Accogliere i genitori [10], introdurre la nozione di reale che traspare dalle difficoltà del loro bambino come una dimensione in eccesso, sia per loro che per il bambino, aprire uno spazio dove possano declinarne le manifestazioni e tener conto del sapere che essi stessi hanno elaborato sul proprio figlio, contribuisce a farli emergere come partner possibili di fronte all’opacità del godimento che affetta la famiglia. L’esigenza che guida le loro azioni può così alleggerirsi.
Portare avanti una conversazione con i genitori sui sintomi, le difficoltà, i miglioramenti osservati; riorientare una designazione, proporne di nuove, valorizzare questa o quella trovata, può allentare il legame che unisce il bambino e il genitore.
La famiglia oggi
Il potere di dissoluzione dei sembianti da parte della scienza erode sempre di più le finzioni familiari: il padre è diventato vapore, e anche la madre non sarà risparmiata, come afferma Jacques-Alain Miller [11].
A questo punto, cosa possiamo apprendere dalle molteplici forme assunte dai nuovi arrangiamenti familiari?

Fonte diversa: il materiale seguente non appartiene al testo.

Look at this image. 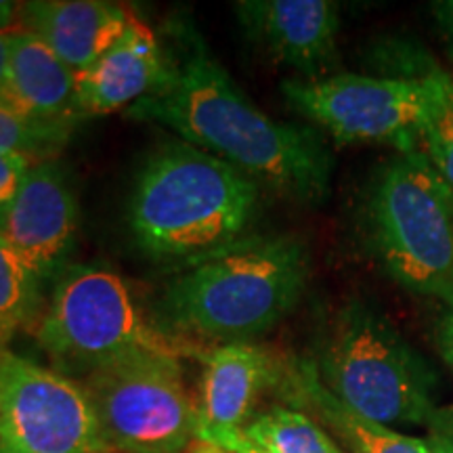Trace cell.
<instances>
[{"label":"cell","instance_id":"obj_1","mask_svg":"<svg viewBox=\"0 0 453 453\" xmlns=\"http://www.w3.org/2000/svg\"><path fill=\"white\" fill-rule=\"evenodd\" d=\"M130 116L174 130L286 200L319 203L330 194L334 162L319 130L258 110L196 36L183 64Z\"/></svg>","mask_w":453,"mask_h":453},{"label":"cell","instance_id":"obj_2","mask_svg":"<svg viewBox=\"0 0 453 453\" xmlns=\"http://www.w3.org/2000/svg\"><path fill=\"white\" fill-rule=\"evenodd\" d=\"M309 254L292 235H252L196 258L162 294L160 317L179 334L246 342L296 307Z\"/></svg>","mask_w":453,"mask_h":453},{"label":"cell","instance_id":"obj_3","mask_svg":"<svg viewBox=\"0 0 453 453\" xmlns=\"http://www.w3.org/2000/svg\"><path fill=\"white\" fill-rule=\"evenodd\" d=\"M260 185L185 141L156 147L134 180L128 225L156 258H200L242 240Z\"/></svg>","mask_w":453,"mask_h":453},{"label":"cell","instance_id":"obj_4","mask_svg":"<svg viewBox=\"0 0 453 453\" xmlns=\"http://www.w3.org/2000/svg\"><path fill=\"white\" fill-rule=\"evenodd\" d=\"M365 219L393 280L453 309V191L420 150L399 151L378 170Z\"/></svg>","mask_w":453,"mask_h":453},{"label":"cell","instance_id":"obj_5","mask_svg":"<svg viewBox=\"0 0 453 453\" xmlns=\"http://www.w3.org/2000/svg\"><path fill=\"white\" fill-rule=\"evenodd\" d=\"M313 370L340 403L382 426H428L437 411V373L364 303L340 311Z\"/></svg>","mask_w":453,"mask_h":453},{"label":"cell","instance_id":"obj_6","mask_svg":"<svg viewBox=\"0 0 453 453\" xmlns=\"http://www.w3.org/2000/svg\"><path fill=\"white\" fill-rule=\"evenodd\" d=\"M36 340L55 370L70 378L134 355L191 353L187 342L147 324L120 275L97 267H70L61 275Z\"/></svg>","mask_w":453,"mask_h":453},{"label":"cell","instance_id":"obj_7","mask_svg":"<svg viewBox=\"0 0 453 453\" xmlns=\"http://www.w3.org/2000/svg\"><path fill=\"white\" fill-rule=\"evenodd\" d=\"M177 357L134 355L81 378L113 453H183L200 413Z\"/></svg>","mask_w":453,"mask_h":453},{"label":"cell","instance_id":"obj_8","mask_svg":"<svg viewBox=\"0 0 453 453\" xmlns=\"http://www.w3.org/2000/svg\"><path fill=\"white\" fill-rule=\"evenodd\" d=\"M283 97L340 143H387L418 150L428 110V81L338 73L319 81H286Z\"/></svg>","mask_w":453,"mask_h":453},{"label":"cell","instance_id":"obj_9","mask_svg":"<svg viewBox=\"0 0 453 453\" xmlns=\"http://www.w3.org/2000/svg\"><path fill=\"white\" fill-rule=\"evenodd\" d=\"M0 441L21 453H113L81 382L4 349Z\"/></svg>","mask_w":453,"mask_h":453},{"label":"cell","instance_id":"obj_10","mask_svg":"<svg viewBox=\"0 0 453 453\" xmlns=\"http://www.w3.org/2000/svg\"><path fill=\"white\" fill-rule=\"evenodd\" d=\"M235 15L248 41L277 64L319 81L338 65L340 7L330 0H242Z\"/></svg>","mask_w":453,"mask_h":453},{"label":"cell","instance_id":"obj_11","mask_svg":"<svg viewBox=\"0 0 453 453\" xmlns=\"http://www.w3.org/2000/svg\"><path fill=\"white\" fill-rule=\"evenodd\" d=\"M78 225L76 197L53 162H38L0 214V235L38 277L59 263Z\"/></svg>","mask_w":453,"mask_h":453},{"label":"cell","instance_id":"obj_12","mask_svg":"<svg viewBox=\"0 0 453 453\" xmlns=\"http://www.w3.org/2000/svg\"><path fill=\"white\" fill-rule=\"evenodd\" d=\"M170 70L154 32L133 15L122 36L88 70L76 73L78 113L105 116L133 107L162 88Z\"/></svg>","mask_w":453,"mask_h":453},{"label":"cell","instance_id":"obj_13","mask_svg":"<svg viewBox=\"0 0 453 453\" xmlns=\"http://www.w3.org/2000/svg\"><path fill=\"white\" fill-rule=\"evenodd\" d=\"M128 9L101 0L21 3L17 21L59 57L73 73L88 70L127 30Z\"/></svg>","mask_w":453,"mask_h":453},{"label":"cell","instance_id":"obj_14","mask_svg":"<svg viewBox=\"0 0 453 453\" xmlns=\"http://www.w3.org/2000/svg\"><path fill=\"white\" fill-rule=\"evenodd\" d=\"M271 378L273 361L263 349L246 342L214 349L203 357L197 430H242Z\"/></svg>","mask_w":453,"mask_h":453},{"label":"cell","instance_id":"obj_15","mask_svg":"<svg viewBox=\"0 0 453 453\" xmlns=\"http://www.w3.org/2000/svg\"><path fill=\"white\" fill-rule=\"evenodd\" d=\"M11 88L17 111L36 122L70 124L78 113L76 73L34 34H7Z\"/></svg>","mask_w":453,"mask_h":453},{"label":"cell","instance_id":"obj_16","mask_svg":"<svg viewBox=\"0 0 453 453\" xmlns=\"http://www.w3.org/2000/svg\"><path fill=\"white\" fill-rule=\"evenodd\" d=\"M298 393L321 422L349 447L350 453H422L426 439L410 437L382 424L367 420L340 403L321 384L313 365H304L296 378Z\"/></svg>","mask_w":453,"mask_h":453},{"label":"cell","instance_id":"obj_17","mask_svg":"<svg viewBox=\"0 0 453 453\" xmlns=\"http://www.w3.org/2000/svg\"><path fill=\"white\" fill-rule=\"evenodd\" d=\"M242 430L271 453H342L319 424L288 407L260 413Z\"/></svg>","mask_w":453,"mask_h":453},{"label":"cell","instance_id":"obj_18","mask_svg":"<svg viewBox=\"0 0 453 453\" xmlns=\"http://www.w3.org/2000/svg\"><path fill=\"white\" fill-rule=\"evenodd\" d=\"M426 81L430 99L418 150L453 191V73L434 67Z\"/></svg>","mask_w":453,"mask_h":453},{"label":"cell","instance_id":"obj_19","mask_svg":"<svg viewBox=\"0 0 453 453\" xmlns=\"http://www.w3.org/2000/svg\"><path fill=\"white\" fill-rule=\"evenodd\" d=\"M38 275L0 235V344L27 324L38 300Z\"/></svg>","mask_w":453,"mask_h":453},{"label":"cell","instance_id":"obj_20","mask_svg":"<svg viewBox=\"0 0 453 453\" xmlns=\"http://www.w3.org/2000/svg\"><path fill=\"white\" fill-rule=\"evenodd\" d=\"M70 124H44L0 105V154L38 156L65 143Z\"/></svg>","mask_w":453,"mask_h":453},{"label":"cell","instance_id":"obj_21","mask_svg":"<svg viewBox=\"0 0 453 453\" xmlns=\"http://www.w3.org/2000/svg\"><path fill=\"white\" fill-rule=\"evenodd\" d=\"M34 157L24 154H0V214L7 211L34 166Z\"/></svg>","mask_w":453,"mask_h":453},{"label":"cell","instance_id":"obj_22","mask_svg":"<svg viewBox=\"0 0 453 453\" xmlns=\"http://www.w3.org/2000/svg\"><path fill=\"white\" fill-rule=\"evenodd\" d=\"M196 439L220 445L235 453H271L243 434V430H197Z\"/></svg>","mask_w":453,"mask_h":453},{"label":"cell","instance_id":"obj_23","mask_svg":"<svg viewBox=\"0 0 453 453\" xmlns=\"http://www.w3.org/2000/svg\"><path fill=\"white\" fill-rule=\"evenodd\" d=\"M426 428L430 443L443 453H453V405L437 407Z\"/></svg>","mask_w":453,"mask_h":453},{"label":"cell","instance_id":"obj_24","mask_svg":"<svg viewBox=\"0 0 453 453\" xmlns=\"http://www.w3.org/2000/svg\"><path fill=\"white\" fill-rule=\"evenodd\" d=\"M430 13L441 36H443L447 53L453 57V0H437L430 4Z\"/></svg>","mask_w":453,"mask_h":453},{"label":"cell","instance_id":"obj_25","mask_svg":"<svg viewBox=\"0 0 453 453\" xmlns=\"http://www.w3.org/2000/svg\"><path fill=\"white\" fill-rule=\"evenodd\" d=\"M9 32H0V105L15 110V97L13 88H11V67H9Z\"/></svg>","mask_w":453,"mask_h":453},{"label":"cell","instance_id":"obj_26","mask_svg":"<svg viewBox=\"0 0 453 453\" xmlns=\"http://www.w3.org/2000/svg\"><path fill=\"white\" fill-rule=\"evenodd\" d=\"M437 342L443 359L453 367V309H449V313H447L443 317V321H441Z\"/></svg>","mask_w":453,"mask_h":453},{"label":"cell","instance_id":"obj_27","mask_svg":"<svg viewBox=\"0 0 453 453\" xmlns=\"http://www.w3.org/2000/svg\"><path fill=\"white\" fill-rule=\"evenodd\" d=\"M183 453H235V451L225 449V447H220V445L208 443V441L194 439L189 445H187V449Z\"/></svg>","mask_w":453,"mask_h":453},{"label":"cell","instance_id":"obj_28","mask_svg":"<svg viewBox=\"0 0 453 453\" xmlns=\"http://www.w3.org/2000/svg\"><path fill=\"white\" fill-rule=\"evenodd\" d=\"M17 17L15 4L11 3H0V32H11L15 27H11V21Z\"/></svg>","mask_w":453,"mask_h":453},{"label":"cell","instance_id":"obj_29","mask_svg":"<svg viewBox=\"0 0 453 453\" xmlns=\"http://www.w3.org/2000/svg\"><path fill=\"white\" fill-rule=\"evenodd\" d=\"M424 439H426V437H424ZM422 453H443V451H441L439 447H434V445L430 443V441L426 439V445H424V451H422Z\"/></svg>","mask_w":453,"mask_h":453},{"label":"cell","instance_id":"obj_30","mask_svg":"<svg viewBox=\"0 0 453 453\" xmlns=\"http://www.w3.org/2000/svg\"><path fill=\"white\" fill-rule=\"evenodd\" d=\"M0 453H21V451H17V449H13V447H11V445L3 443V441H0Z\"/></svg>","mask_w":453,"mask_h":453}]
</instances>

Se li consideriamo come risposte a quel reale che è incluso nella necessaria trasmissione che fonda la famiglia, siamo in grado di coglierne le implicazioni nella soggettività della nostra epoca?
[1] cfr. J.-A. Miller, Il padre evaporato, in La Psicoanalisi, n. 73-74, Astrolabio, Roma 2023, p. 35.
[2] S. Freud, Il romanzo familiare dei nevrotici [1908], in Opere, vol. 5, Boringhieri, Torino 1972, p. 473.
[3] F. Leguil, Un lien qui sépare, La petite girafe, no 24, settembre 2006, p. 13.
[4] J. Lacan, Nota sul bambino [1969], in Altri scritti, Einaudi, Torino 2001, pp. 367-368.
[5] J.-A. Miller, L’Orientation lacanienne. Donc, enseignement prononcé dans le cadre du département de psychanalyse de l’Université Paris 8, cours du 26 janvier 1994, inedito.
[6] cfr. J.-A. Miller, L’enfant et l’objet, La petite girafe, no 18, décembre 2003, p. 9.
[7] Ivi, p. 10 [traduzione nostra].
[8] J. Lacan, Nota sul bambino, cit. p. 367.
[9] cfr. A. Zenoni, L’altra pratica clinica. Psicoanalisi e istituzione terapeutica, Quodlibet Studio, Macerata 2023, pp. 173-184.
[10] cfr. V. Baio, Non senza i genitori [2001], in B. de Halleux, « Qualcosa da dire » al bambino autistico, Borla, Roma2011, pp. 205-210.
[11] cfr. J.-A. Miller, Il padre evaporato, cit., p. 38.